Texto extraído
· · · · ·

Las movilizaciones de La Ruta son como una obra de teatro. Las mujeres se van juntas, entre dos mil y cinco mil, en buses que cubren de pancartas coloridas. Algunas dicen “¡No parimos hijos para la guerra!”, otras gritan “las mujeres Paz Haremos”, y otras, “¡Cédale paso a la PAZ!”.

Bajo la premisa de que en la guerra todo es blanco y negro, las mujeres de La Ruta se visten con colores en las movilizaciones para romper el tono monocromático de la violencia. Ellas se disfrazan de mariposas azules, moradas o rojas, con mensajes en las alas: “No más feminicidios”; “Acuerdo humanitario ya”; “Mi cuerpo no es botín de guerra”.

¿Y para qué?

La violencia en Colombia es un evento que se vive en solitario. Un asesinato en una vereda del Putumayo o del Guaviare puede nunca ser mencionado en Bogotá. No escandaliza a todo el país. La Ruta, de acuerdo a sus militantes, intenta cambiar esa lógica. Y mostrar que sí, que sí importa, que toda violencia merece una marcha.

A alguien parece molestarle el pacifismo de La Ruta. Por su trabajo, Marina ha sido amenazada de muerte varias veces. Recibe mensajes a su correo o a su celular diciendo que su entierro ya viene. A veces los mensajes son anónimos. A veces provienen del grupo paramilitar Águilas Negras.

Cuando le pregunté a Marina si ella consideraba que realmente había cambiado algo con estas movilizaciones, o si convencían de algo a los grupos armados, ella me pidió que lo viera yo misma con las mujeres de La Ruta en las regiones. Las mujeres de La Ruta Pacífica han marchado en múltiples municipios peligrosos del país, como Barrancabermeja, Puerto Caicedo en el Putumayo, Quibdó en Chocó, Rumichaca en la frontera entre Ecuador y Colombia, o Buenaventura.

Entonces viajé a varios municipios del occidente del país.

La educación en la ruta: “Yo me di cuenta que…”

La Ruta en el Valle del Cauca es una de las bases más importantes del movimiento en el país. La sede principal queda en una casa vieja y blanca en el centro de Cali, y tiene un letrero de letras verdes a la entrada que dice “Unión de Ciudadanas de Colombia”.

En realidad, se les cayó una O. Dice “de Col mbia”.

La Unión de Ciudadanas es una organización que en los años cincuenta exigió el derecho al voto para las mujeres, y lo obtuvieron en 1957. Ahora busca aumentar la representación de las mujeres en los cargos políticos del país. Adentro de la casa, organiza una reunión María Teresa Arrizabaleta, dueña del sitio, y una mujer que hace parte de La Unión desde pequeña cuando una profesora le enseñó a dar discursos a los nueve años. “A ella le debo ser feminista”, dice.

· · · · ·

Los datos
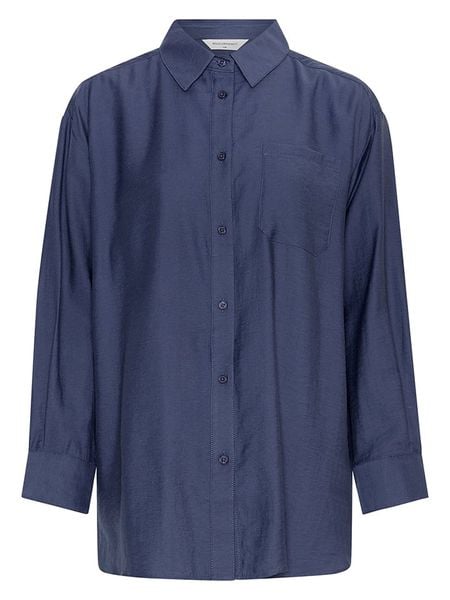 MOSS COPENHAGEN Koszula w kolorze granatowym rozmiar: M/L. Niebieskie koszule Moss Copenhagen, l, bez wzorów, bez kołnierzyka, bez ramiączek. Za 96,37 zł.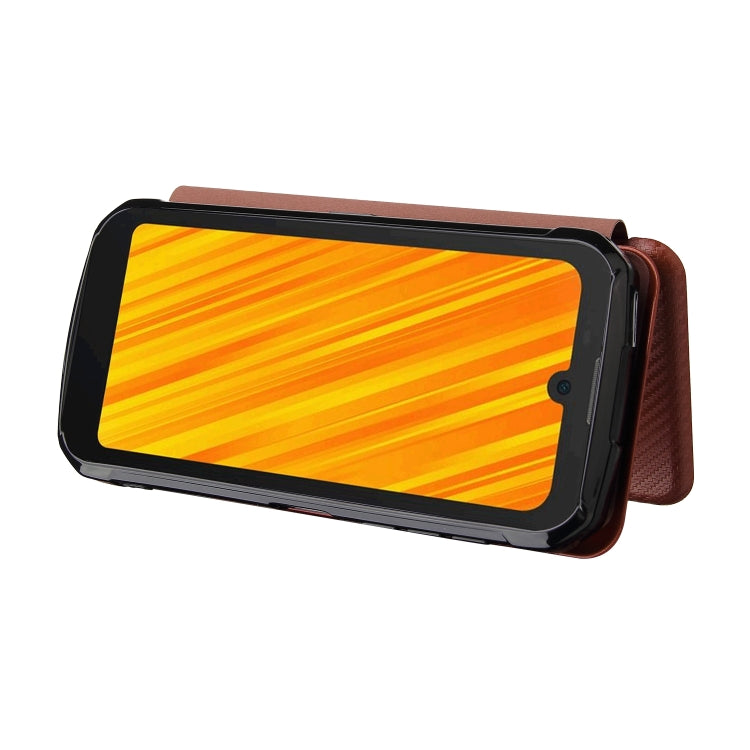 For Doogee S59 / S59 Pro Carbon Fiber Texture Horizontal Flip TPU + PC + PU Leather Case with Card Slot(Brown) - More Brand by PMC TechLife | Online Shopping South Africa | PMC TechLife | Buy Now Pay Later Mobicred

· · · · ·

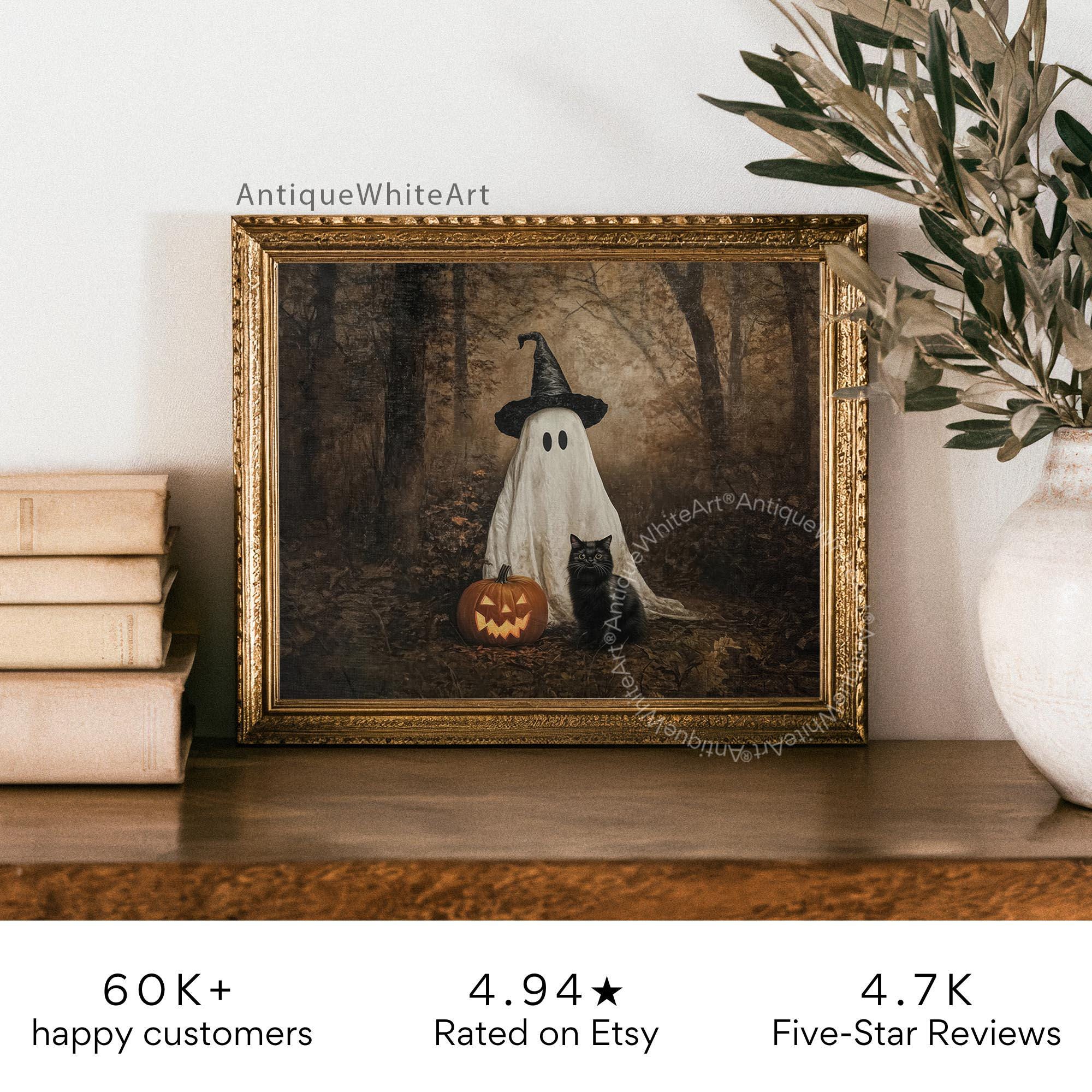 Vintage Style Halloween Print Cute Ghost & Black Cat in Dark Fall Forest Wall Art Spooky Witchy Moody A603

· · · · ·

Tus tareas
1/ Responde estas preguntas sobre el texto de La Ruta Pacífica:
(a) ¿Cuántas mujeres viajan juntas en los buses de las movilizaciones?
(b) ¿De qué se disfrazan las mujeres de La Ruta?
(c) ¿En qué año obtuvieron las mujeres el derecho al voto?
2/ Sigue escribiendo el texto sobre La Ruta Pacífica a partir de su última oración.
Los datos no tienen nada que ver con esto.

Respuestas en orden
1/
(a) Entre dos mil y cinco mil.
(b) De mariposas azules, moradas o rojas, con mensajes en las alas.
(c) En 1957.

2/
María Teresa tiene el pelo corto y castaño, viste un vestido azul que le cubre el cuerpo hasta los tobillos y camina con un bastón. Hace parte de una familia poderosa del Valle: su hermano fue gobernador en el 78 y su familia siempre ha estado vinculada a la política.

“Aunque a mí me duele que son godos”, dice. Ella, en cambio, ha sido asociada con la izquierda social demócrata del Partido Liberal por haber trabajado con Piedad Córdoba en 2001.

María Teresa siempre ha querido ser política: … “yo quería ser alcalde, senadora o Presidenta”, dice. Pero nunca logró ser elegida para ningún cargo de elección popular. “Es que las mujeres tenemos algo muy verraco, y es que no votamos por nosotras mismas”.

María Teresa y otras quince mujeres están sentadas ese día de enero en una mesa blanca de plástico en el patio de la casa. Ella, rodeada de mujeres más jóvenes, parece la profesora de un colegio —es, de hecho, profesora de la Universidad del Valle—.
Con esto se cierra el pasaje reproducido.